What we are learning more and more is that risks from uranium mining are greater than what anyone ever suspected. For Havasupai people who lived down canyon from the Canyon Mine, a single flood event could carry radioactive materials into their water shed and permanently contaminate their sole source of water.
Mining companies assert that there is no risk; the agencies are accepting industry assessments without doing any monitoring on the ground water before or after these mines are allowed to go forward. The evidence of impact remains small, but where we do have evidence where there has been sampling done after mining there is 100 % correlation between mining and unhealthy contamination levels on the ground and in the water so I think we are at a turning point with the agency and hope they change their stance sooner than later.
C: What do the Grand Canyon Land Trust, Native American tribes and other involved groups hope to accomplish by suing the USFS?
R: We hope to get the agency to revisit and redo the environmental impact statement it completed back in 1986 in which the Havasupai people appealed. This will allow updated and new information about how ground water is being contaminated in the Grand Canyon by the Orphan mine. It will also bring new information on increased risk and events that have been documented where flooding occurs in these mine shafts and allows contaminated water to flow back to the surface through springs in the Grand Canyon.
The original impact statement was done before many of the voting adults in this region were born so the agency shouldn’t be allowed to use the information from longer than 20 years ago to make a decision that stands in the wake of new information and new citizens that can be directly affected.
Economically, mining in Northern Arizona is no longer even 1% of the economy. It’s driven by the Grand Canyon and tourism, so there are economic reasons not to jeopardize water quality in Grand Canyon.
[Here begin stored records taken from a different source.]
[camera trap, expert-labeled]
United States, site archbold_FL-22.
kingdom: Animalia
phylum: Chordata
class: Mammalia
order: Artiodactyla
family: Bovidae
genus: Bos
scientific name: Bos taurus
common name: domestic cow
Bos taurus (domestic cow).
That’s why the City Council, Flagstaff and Sedona have taken a stance against any form of mining.
C: What can people do to get involved and help?
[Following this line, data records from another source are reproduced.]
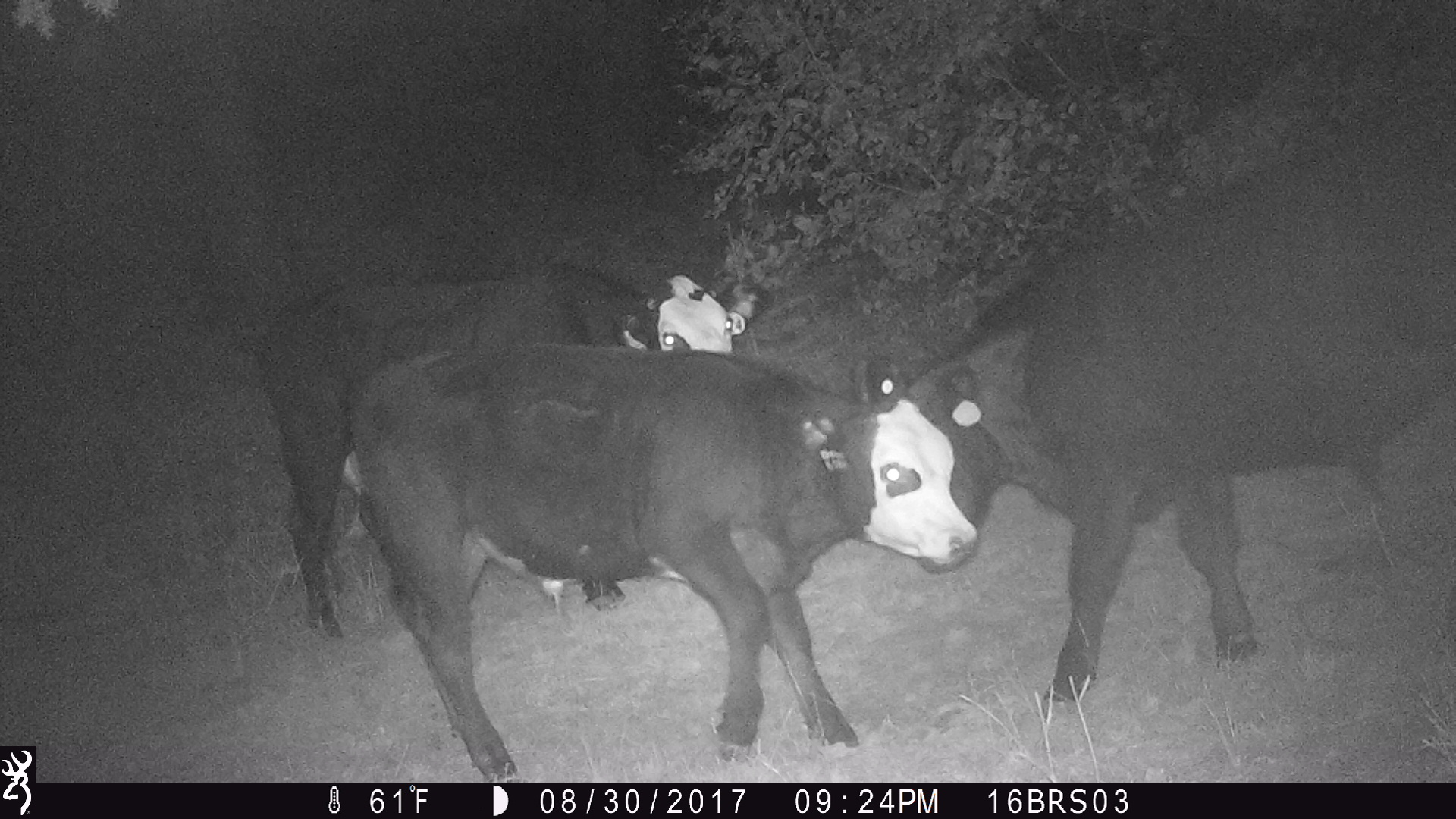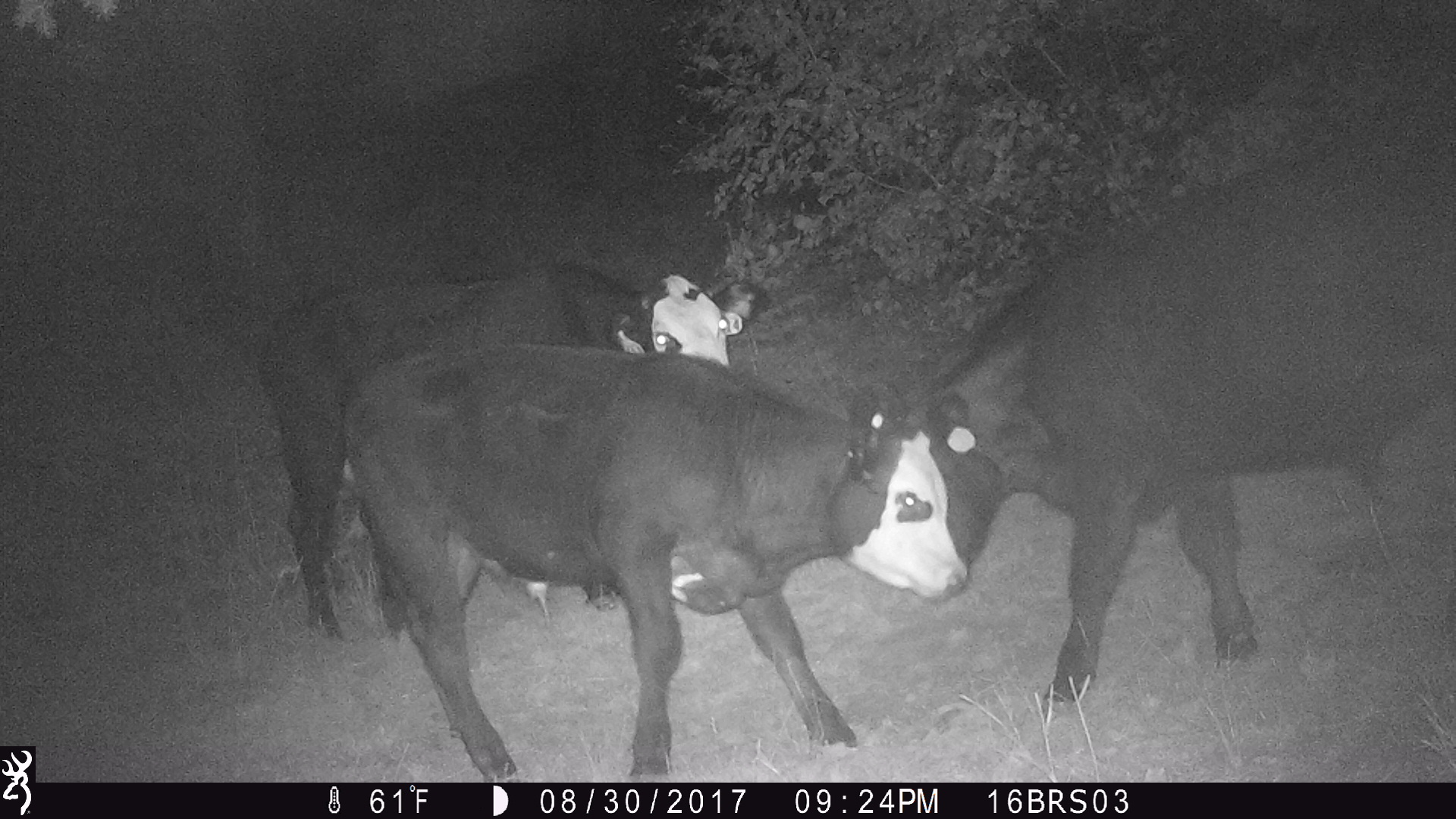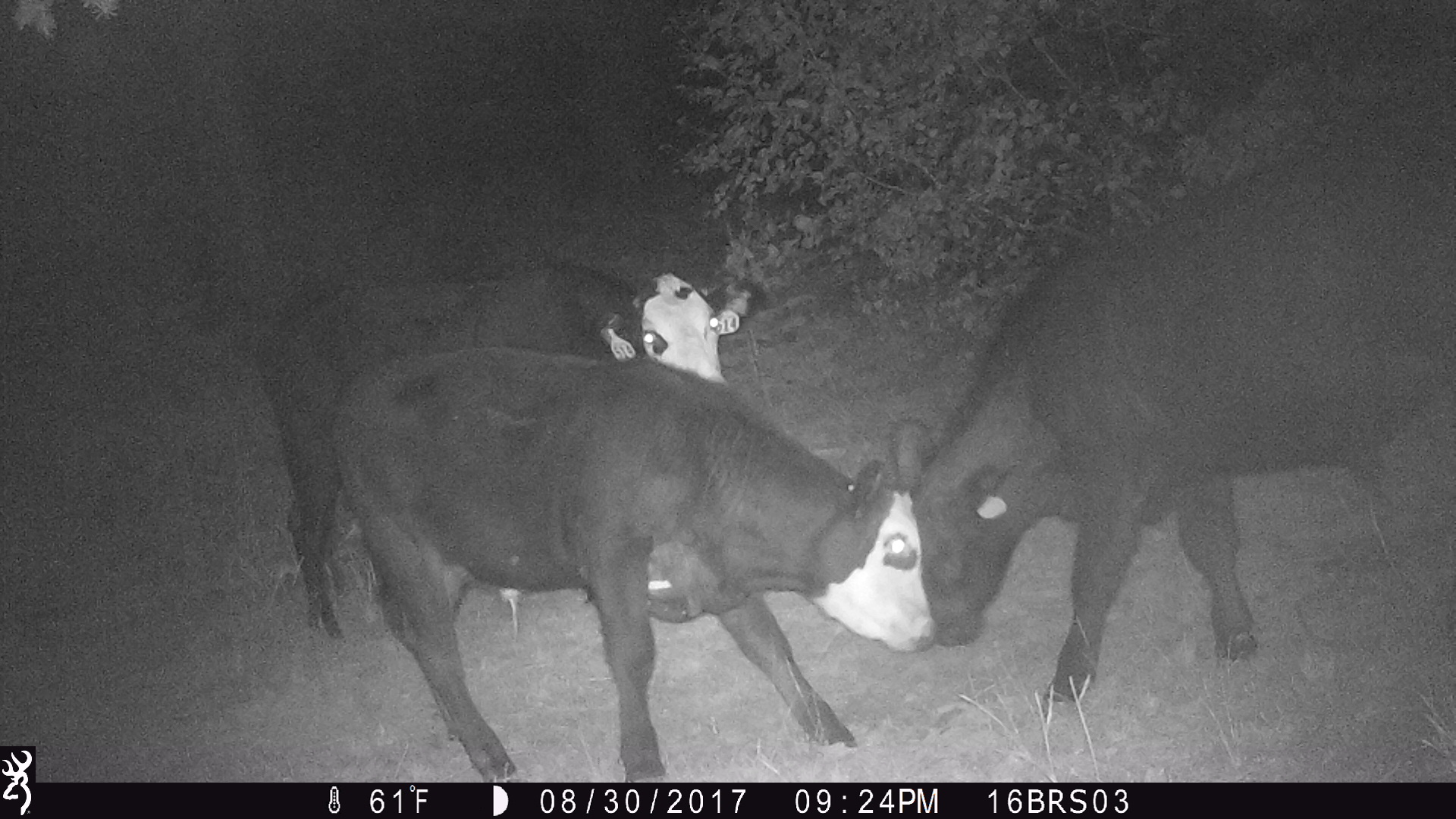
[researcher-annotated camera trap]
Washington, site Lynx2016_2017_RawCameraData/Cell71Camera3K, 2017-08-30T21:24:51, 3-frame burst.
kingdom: Animalia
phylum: Chordata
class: Mammalia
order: Artiodactyla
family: Bovidae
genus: Bos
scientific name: Bos taurus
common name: domestic cattle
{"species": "domestic cattle (Bos taurus)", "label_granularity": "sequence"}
R: Currently, no environmental impact statement or public process is underway, but there may be if we win the lawsuit and then people can engage at that point. I think the most important thing people can do for now is to learn more with information sources like the Grand Canyon Trust, Sierra Club, National Parks and Conservation Association and others including the Havasupai tribe, for available information about threats of uranium mining around the Grand Canyon. Read Judy Pasternak’s book “Yellow Dirt” which she wrote when she was a reporter for the LA Times. She compiled a lot of research and findings that helps people better understand the legacy of uranium mining and milling from the 1950s-1980s.